Like all other interest groups or hobbyists in America, patriarchs did have their own journal. Issuing from tiny Willis, Virginia, Patriarch magazine sought “nothing less than a return to patriarchy, a society led by strong, godly men. . . . Each man should aim to be the founder of a dynasty for God.” [1] However, its editor suspended publication in 2004; circulation was probably never more than a few thousand; and in terms of graphics, it was clearly the product of a simple home business. Today’s would-be patriarch now has nowhere to turn for advice and inspiration.
And yet, to hear the feminists tell it, patriarchs remain wily and clever foes; their power undiminished. Feminist historian Judith Bennett marvels at patriarchy “in all its immense variety.” [2] The Marxist Heidi Hartmann finds patriarchy to be “a strikingly resilient form of social organization.” [3] Philosopher Gerda Lerner sees patriarchy as “remarkably adaptive and resilient.” [4]

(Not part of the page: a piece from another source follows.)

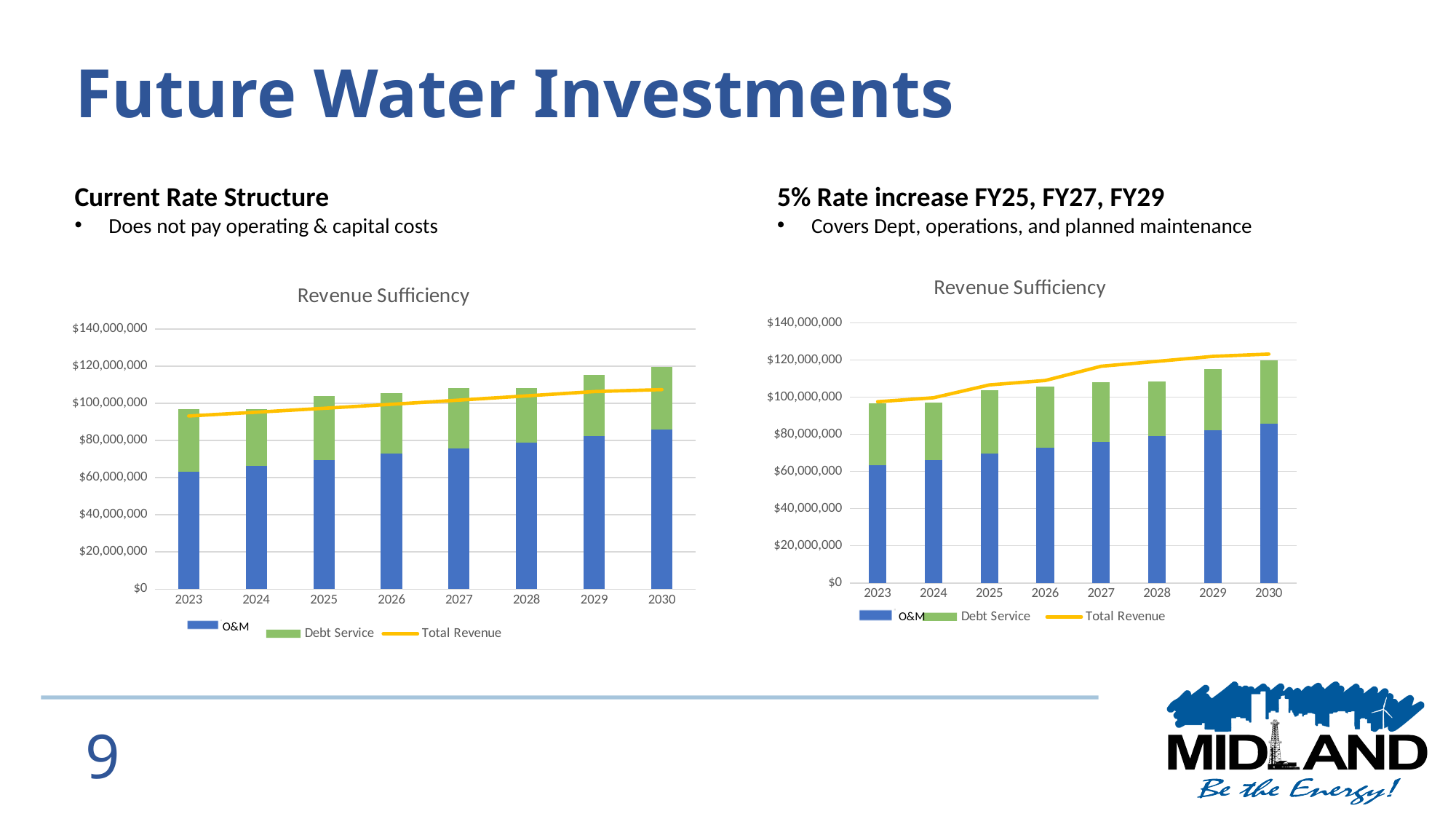
On the left chart, which is larger, the O&M value for 2030 or the O&M value for 2023? 2030 On the right chart, how many series does the legend list? 3 What is the title of the right chart? Revenue Sufficiency On the right chart, in which year is the O&M value highest? 2030 On the left chart, is the O&M value for 2023 greater or less than $80,000,000? less On the right chart, does the Total Revenue line rise or fall from 2023 to 2030? rise What kind of chart is the left chart? combination bar and line chart On the left chart, is the O&M value for 2030 greater or less than $80,000,000? greater On the left chart, is the Total Revenue value for 2030 greater or less than $100,000,000? greater On the left chart, how many years are shown on the x axis? 8 On the left chart, in which year is the O&M value lowest? 2023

When one strategy for the suppression of women fails, it seems, the patriarchs simply craft another. For example, after women won the vote and equal property rights in the early twentieth century, the patriarchs invented Freudianism which marked as “neurotic” and “perverted” those women who were not heterosexually active. As feminist theorist Sylvia Walby concludes: “for every victory won by women there has been a patriarchal blacklash in another area. Patriarchy is a dynamic system. . . . If women do win . . . , then patriarchal forces will regroup and regain control over them in other ways.” [5] Might this be true?
Patriarchs and Evolution
Feminists have long obsessed over the origin of patriarchy and its key institution, the family. Early on, they found little in the then understood human record that was encouraging. During the late nineteenth century, most anthropologists saw the patriarchal family as the pinnacle of human civilization. In Ancient Law (1861), Sir Henry Maine said that societies with women in power were low on the evolutionary scale, a situation suited only for savages. In contrast, patriarchal rule in families and states was the culmination of human progress. John Lubbock, in The Origin of Civilization and the Primitive Condition of Man (1870), also celebrated male rule as the foundation of civilized living. Lewis Henry Morgan’s Ancient Society (1877) devised an evolutionary sequence from a savage state dominated by women, through a barbaric phase with some matrilineal qualities, to civilization resting on patriarchal monogamy.